WHAT IS BEING ASKED:
Your job is to set down the stretch of entries that opens with the line containing "common name: lion" and closes with the line containing "common name: stoat". Keep both end lines, copy each exactly, and add nothing.

INFORMATION GIVEN:
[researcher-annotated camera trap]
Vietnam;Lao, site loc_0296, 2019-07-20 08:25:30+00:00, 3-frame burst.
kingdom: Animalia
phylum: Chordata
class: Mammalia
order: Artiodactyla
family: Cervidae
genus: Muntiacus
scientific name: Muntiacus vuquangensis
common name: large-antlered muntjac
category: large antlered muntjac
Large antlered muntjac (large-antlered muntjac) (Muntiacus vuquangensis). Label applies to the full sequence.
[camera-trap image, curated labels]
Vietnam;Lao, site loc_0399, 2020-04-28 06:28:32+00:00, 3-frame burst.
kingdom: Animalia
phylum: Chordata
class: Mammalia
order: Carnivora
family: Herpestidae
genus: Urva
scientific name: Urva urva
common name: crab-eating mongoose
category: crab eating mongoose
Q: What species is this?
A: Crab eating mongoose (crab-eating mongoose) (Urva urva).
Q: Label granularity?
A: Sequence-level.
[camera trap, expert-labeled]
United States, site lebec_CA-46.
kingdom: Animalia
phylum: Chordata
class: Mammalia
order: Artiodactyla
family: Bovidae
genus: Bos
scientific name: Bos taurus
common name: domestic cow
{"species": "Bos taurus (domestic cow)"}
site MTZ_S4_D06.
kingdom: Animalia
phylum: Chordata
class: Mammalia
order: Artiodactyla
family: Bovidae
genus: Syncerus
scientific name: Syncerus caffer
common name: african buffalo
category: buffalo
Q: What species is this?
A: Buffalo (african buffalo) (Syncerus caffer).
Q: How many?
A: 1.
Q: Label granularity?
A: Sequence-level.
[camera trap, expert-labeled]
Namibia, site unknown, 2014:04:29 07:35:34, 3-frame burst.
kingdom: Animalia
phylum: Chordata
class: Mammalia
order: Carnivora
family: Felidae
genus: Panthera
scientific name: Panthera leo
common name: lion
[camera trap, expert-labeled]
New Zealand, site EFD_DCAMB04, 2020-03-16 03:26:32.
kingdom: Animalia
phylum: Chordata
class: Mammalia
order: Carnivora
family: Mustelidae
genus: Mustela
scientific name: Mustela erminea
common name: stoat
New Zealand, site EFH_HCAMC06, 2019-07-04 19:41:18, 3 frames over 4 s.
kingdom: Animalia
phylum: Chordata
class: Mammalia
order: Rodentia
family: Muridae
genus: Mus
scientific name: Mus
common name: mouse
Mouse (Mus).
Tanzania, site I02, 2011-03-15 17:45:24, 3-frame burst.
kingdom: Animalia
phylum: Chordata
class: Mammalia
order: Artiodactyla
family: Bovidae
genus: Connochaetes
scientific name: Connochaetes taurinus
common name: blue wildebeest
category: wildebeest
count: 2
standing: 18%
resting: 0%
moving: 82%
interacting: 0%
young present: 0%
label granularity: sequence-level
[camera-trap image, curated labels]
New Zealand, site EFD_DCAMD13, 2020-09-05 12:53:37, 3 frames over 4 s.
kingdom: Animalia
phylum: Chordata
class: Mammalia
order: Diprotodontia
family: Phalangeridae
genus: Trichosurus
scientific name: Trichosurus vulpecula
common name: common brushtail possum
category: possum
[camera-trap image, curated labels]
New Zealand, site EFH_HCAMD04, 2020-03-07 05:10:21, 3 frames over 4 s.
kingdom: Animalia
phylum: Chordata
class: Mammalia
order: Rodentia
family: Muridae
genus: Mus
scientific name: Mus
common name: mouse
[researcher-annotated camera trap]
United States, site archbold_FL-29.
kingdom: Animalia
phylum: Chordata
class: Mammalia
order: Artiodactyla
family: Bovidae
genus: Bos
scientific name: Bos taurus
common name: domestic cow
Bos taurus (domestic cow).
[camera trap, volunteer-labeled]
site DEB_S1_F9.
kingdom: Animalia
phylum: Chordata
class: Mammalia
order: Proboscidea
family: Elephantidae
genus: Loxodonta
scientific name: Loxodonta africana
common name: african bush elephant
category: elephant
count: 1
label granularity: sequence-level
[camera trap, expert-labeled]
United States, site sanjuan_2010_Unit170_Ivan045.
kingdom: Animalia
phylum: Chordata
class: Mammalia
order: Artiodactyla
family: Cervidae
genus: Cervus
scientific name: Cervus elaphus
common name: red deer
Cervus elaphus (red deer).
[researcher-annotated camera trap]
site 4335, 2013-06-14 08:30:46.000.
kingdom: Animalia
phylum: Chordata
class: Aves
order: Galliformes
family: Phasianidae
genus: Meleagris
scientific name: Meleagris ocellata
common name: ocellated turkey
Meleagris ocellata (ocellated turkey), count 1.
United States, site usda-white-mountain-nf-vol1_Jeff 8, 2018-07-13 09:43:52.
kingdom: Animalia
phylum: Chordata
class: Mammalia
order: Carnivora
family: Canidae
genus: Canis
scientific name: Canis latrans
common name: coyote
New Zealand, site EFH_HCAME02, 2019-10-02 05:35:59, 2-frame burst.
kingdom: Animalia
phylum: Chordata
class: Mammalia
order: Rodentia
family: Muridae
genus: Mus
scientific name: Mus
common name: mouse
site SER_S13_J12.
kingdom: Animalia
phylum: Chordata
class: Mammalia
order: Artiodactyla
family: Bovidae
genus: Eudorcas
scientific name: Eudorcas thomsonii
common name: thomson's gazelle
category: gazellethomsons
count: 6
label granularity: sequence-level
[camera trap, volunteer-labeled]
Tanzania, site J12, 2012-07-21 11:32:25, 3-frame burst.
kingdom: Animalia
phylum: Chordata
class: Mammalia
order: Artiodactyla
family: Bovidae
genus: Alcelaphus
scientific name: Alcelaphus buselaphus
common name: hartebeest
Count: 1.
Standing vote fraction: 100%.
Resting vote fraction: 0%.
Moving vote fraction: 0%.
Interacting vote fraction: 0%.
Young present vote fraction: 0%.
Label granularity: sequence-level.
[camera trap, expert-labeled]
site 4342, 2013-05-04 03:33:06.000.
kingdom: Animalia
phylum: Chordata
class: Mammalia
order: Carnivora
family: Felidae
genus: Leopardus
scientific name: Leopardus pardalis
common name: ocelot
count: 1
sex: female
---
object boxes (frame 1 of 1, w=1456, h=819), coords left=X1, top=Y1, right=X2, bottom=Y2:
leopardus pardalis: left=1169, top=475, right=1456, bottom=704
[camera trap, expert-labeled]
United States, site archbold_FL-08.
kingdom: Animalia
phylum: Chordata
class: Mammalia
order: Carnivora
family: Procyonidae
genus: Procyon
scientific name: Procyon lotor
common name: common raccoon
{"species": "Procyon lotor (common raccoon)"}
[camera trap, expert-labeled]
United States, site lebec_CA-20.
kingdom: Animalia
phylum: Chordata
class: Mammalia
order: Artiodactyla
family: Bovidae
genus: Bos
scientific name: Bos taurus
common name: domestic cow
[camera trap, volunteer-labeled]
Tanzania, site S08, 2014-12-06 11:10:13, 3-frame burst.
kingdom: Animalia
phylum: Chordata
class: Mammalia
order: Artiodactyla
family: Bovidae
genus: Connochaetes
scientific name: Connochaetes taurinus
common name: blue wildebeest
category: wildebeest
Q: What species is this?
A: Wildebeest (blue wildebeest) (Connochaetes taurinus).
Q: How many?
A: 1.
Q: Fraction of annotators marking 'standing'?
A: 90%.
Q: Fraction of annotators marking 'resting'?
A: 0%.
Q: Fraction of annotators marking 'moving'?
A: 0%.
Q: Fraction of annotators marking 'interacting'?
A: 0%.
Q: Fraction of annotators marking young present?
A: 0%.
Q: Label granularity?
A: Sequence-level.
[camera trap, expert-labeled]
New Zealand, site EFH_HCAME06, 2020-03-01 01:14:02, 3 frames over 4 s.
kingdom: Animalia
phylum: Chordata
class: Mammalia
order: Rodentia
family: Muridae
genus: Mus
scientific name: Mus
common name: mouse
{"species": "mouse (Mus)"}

RESPONSE AREA:
common name: lion
[camera trap, expert-labeled]
New Zealand, site EFD_DCAMB04, 2020-03-16 03:26:32.
kingdom: Animalia
phylum: Chordata
class: Mammalia
order: Carnivora
family: Mustelidae
genus: Mustela
scientific name: Mustela erminea
common name: stoat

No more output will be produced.